A biosimilar is a product which is similar to a biological medicine that has already been approved by the regulatory agencies but whose patent has typically expired. Biopharmaceuticals are far more complex than traditional chemical drugs in their structure, methods of production and modes of action. Biosimilar products are therefore similar but not identical to the innovator product. This is in contrast to generic medicines, which have the same chemical structure as the original medication. Biosimilar epoetins have been released in Europe and other countries now that the original patents have expired.8 These drugs are produced with more modern production techniques than the innovator products and so may result in lower prices.
There are multiple new drugs currently under development or in clinical trials. These are peptides which stimulate the erythropoietin receptor through different mechanisms.

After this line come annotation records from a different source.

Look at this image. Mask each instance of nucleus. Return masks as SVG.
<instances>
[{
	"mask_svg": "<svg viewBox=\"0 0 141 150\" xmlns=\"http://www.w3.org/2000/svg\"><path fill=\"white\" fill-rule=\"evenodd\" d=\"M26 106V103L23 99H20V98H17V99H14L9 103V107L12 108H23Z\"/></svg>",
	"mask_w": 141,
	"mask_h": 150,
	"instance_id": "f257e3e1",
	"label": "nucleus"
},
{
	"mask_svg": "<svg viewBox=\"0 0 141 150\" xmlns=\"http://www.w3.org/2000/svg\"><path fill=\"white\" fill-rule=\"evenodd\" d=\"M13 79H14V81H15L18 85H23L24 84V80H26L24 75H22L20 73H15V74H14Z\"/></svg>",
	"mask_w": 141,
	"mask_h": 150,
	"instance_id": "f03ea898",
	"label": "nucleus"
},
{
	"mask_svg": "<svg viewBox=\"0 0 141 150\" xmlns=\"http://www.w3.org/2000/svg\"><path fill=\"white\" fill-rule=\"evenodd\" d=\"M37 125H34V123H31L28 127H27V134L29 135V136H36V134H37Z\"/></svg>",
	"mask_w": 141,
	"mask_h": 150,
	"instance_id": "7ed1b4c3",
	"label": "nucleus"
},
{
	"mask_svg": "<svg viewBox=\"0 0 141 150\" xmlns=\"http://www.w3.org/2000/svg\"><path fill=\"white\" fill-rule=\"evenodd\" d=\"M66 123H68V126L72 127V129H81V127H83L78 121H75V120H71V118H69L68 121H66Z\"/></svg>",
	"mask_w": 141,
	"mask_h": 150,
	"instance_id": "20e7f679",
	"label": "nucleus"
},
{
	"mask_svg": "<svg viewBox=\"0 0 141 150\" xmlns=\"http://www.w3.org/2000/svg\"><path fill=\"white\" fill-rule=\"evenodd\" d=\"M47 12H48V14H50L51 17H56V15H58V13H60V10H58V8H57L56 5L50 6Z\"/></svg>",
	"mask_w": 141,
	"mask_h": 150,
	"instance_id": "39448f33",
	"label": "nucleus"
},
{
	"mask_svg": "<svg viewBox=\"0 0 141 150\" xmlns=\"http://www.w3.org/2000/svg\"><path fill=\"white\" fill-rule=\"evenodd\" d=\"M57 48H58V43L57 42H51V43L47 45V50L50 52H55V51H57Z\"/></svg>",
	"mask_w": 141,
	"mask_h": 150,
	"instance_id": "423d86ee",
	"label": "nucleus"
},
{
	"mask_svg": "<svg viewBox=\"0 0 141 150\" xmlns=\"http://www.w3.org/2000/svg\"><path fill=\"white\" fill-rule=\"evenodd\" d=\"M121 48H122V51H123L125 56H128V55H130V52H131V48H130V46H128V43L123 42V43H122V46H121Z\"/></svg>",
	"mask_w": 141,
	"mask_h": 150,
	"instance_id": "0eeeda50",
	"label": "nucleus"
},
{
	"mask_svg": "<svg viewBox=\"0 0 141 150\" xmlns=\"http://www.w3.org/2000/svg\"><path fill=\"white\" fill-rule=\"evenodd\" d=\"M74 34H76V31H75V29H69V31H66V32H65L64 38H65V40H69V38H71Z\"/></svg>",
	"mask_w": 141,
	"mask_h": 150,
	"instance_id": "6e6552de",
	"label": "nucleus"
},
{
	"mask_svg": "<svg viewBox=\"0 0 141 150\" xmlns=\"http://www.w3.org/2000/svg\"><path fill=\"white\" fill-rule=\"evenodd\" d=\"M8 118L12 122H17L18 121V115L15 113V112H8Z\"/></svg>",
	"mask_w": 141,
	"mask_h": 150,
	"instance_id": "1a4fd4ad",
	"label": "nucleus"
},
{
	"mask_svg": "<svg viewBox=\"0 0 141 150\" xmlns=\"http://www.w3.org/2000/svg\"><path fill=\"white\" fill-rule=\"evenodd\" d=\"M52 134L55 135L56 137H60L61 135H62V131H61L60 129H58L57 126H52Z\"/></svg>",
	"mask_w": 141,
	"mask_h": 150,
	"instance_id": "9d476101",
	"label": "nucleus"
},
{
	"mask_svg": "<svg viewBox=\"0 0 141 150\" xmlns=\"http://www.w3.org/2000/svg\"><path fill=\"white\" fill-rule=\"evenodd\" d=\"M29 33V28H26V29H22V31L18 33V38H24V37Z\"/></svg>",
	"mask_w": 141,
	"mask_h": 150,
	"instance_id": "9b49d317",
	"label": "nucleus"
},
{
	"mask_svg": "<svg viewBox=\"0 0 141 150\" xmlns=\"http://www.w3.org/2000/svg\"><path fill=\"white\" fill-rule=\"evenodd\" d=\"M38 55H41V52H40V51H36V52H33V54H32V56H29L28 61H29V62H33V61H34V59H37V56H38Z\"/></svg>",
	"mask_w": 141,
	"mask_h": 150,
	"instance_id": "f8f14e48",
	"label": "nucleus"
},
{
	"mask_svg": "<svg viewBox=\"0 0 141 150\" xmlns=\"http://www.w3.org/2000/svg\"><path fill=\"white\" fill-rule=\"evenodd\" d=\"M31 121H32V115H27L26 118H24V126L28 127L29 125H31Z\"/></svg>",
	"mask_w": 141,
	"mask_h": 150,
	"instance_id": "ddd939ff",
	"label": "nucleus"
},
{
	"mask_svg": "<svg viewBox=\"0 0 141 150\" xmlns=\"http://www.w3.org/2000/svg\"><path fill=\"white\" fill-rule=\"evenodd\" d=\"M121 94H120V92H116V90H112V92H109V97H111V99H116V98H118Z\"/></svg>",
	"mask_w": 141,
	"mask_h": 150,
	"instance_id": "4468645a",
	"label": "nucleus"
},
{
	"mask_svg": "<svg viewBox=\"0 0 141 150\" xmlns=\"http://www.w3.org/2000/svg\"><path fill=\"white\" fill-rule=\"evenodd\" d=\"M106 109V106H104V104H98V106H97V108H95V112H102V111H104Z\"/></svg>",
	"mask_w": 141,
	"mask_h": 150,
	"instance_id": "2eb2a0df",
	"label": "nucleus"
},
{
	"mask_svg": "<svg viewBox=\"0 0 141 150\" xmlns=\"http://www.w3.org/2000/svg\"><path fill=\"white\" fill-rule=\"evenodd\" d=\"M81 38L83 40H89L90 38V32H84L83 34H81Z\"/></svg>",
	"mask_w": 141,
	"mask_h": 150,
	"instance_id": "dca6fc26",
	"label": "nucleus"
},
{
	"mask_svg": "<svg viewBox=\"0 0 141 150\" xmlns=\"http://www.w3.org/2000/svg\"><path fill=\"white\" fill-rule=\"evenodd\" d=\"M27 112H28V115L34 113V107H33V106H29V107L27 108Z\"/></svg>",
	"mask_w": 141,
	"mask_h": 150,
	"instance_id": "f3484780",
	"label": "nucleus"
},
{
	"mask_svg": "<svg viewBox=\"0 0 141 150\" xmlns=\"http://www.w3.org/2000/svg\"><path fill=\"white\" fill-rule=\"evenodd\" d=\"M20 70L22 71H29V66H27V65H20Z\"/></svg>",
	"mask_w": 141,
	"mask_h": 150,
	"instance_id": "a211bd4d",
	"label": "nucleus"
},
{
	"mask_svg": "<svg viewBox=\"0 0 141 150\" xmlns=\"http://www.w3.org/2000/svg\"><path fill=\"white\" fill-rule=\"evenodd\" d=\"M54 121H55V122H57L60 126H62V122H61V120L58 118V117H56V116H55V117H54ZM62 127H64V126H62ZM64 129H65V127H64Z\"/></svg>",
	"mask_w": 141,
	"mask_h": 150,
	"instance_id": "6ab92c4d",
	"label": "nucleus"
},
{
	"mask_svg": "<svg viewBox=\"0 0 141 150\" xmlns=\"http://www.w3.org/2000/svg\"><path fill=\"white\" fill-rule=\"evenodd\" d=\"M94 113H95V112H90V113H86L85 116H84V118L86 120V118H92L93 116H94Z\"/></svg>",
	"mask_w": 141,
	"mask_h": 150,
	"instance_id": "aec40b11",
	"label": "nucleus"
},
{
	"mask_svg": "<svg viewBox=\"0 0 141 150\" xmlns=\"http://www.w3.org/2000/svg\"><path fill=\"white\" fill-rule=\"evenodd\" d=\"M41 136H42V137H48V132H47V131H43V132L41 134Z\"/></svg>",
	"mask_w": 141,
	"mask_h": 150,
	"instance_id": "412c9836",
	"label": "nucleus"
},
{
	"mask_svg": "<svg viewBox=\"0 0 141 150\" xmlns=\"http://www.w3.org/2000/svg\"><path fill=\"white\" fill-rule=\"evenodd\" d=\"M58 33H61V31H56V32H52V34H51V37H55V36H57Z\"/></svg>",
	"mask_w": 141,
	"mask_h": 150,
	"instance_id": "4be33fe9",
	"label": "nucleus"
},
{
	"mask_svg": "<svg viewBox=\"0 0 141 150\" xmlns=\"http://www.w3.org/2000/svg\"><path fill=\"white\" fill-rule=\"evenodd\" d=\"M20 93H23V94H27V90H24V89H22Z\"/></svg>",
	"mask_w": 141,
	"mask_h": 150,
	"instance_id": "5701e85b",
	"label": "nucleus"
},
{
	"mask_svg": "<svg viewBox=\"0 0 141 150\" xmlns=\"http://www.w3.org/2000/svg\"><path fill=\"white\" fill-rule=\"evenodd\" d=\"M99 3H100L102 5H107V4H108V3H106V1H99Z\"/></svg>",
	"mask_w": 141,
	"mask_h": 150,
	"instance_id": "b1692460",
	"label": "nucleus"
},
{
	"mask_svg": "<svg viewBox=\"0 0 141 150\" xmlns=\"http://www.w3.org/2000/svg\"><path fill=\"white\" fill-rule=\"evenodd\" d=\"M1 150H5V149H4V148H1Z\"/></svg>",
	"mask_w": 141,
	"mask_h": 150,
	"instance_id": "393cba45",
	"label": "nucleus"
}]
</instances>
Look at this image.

Hematide has an amino acid sequence that is unrelated to erythropoietin or to any other known naturally-occurring human proteins. It should therefore not cause pure red cell aplasia, the haematological disorder that can be induced by treatment with other erythropoiesis stimulating agents. Its advantages include monthly administration, relatively uncomplicated chemical synthesis, greater stability than currently marketed products, and storage at room temperature.
During the correction phase of anaemia, blood pressure should be monitored monthly and the haemoglobin concentration every 4–6 weeks. Hypertension is associated with a rapid rise in haemoglobin from baseline so the target rate of rise is 10 g/L/month. Iron studies should be checked at least once every two months, but this recommended frequency of monitoring has not been subject to clinical trial verification. Consultation with nephrology services is required during the correction phase, but monitoring of haemoglobin in the maintenance phase is often undertaken by general practitioners. In this setting, the frequency of haemoglobin monitoring can be extended to every 2–3 months, with iron studies every three months.
Anaemia is common in patients with chronic kidney disease. Other causes of anaemia should be excluded. Iron deficiency should be corrected, but if the haemoglobin falls below 100 g/L, treatment with a recombinant epoetin should be considered. This will correct the uraemic anaemia and maintenance therapy will be required once the target haemoglobin has been achieved. If epoetin is stopped, the haemoglobin falls back towards baseline. Correcting the anaemia can improve the patient's quality of life.
Dr Roger has served on advisory boards/speakers bureaus for Janssen-Cilag, Hoffman-La Roche, Amgen and Vifor. In addition, he has undertaken clinical trials in anaemia/iron management for Takida, Sandoz and the above companies.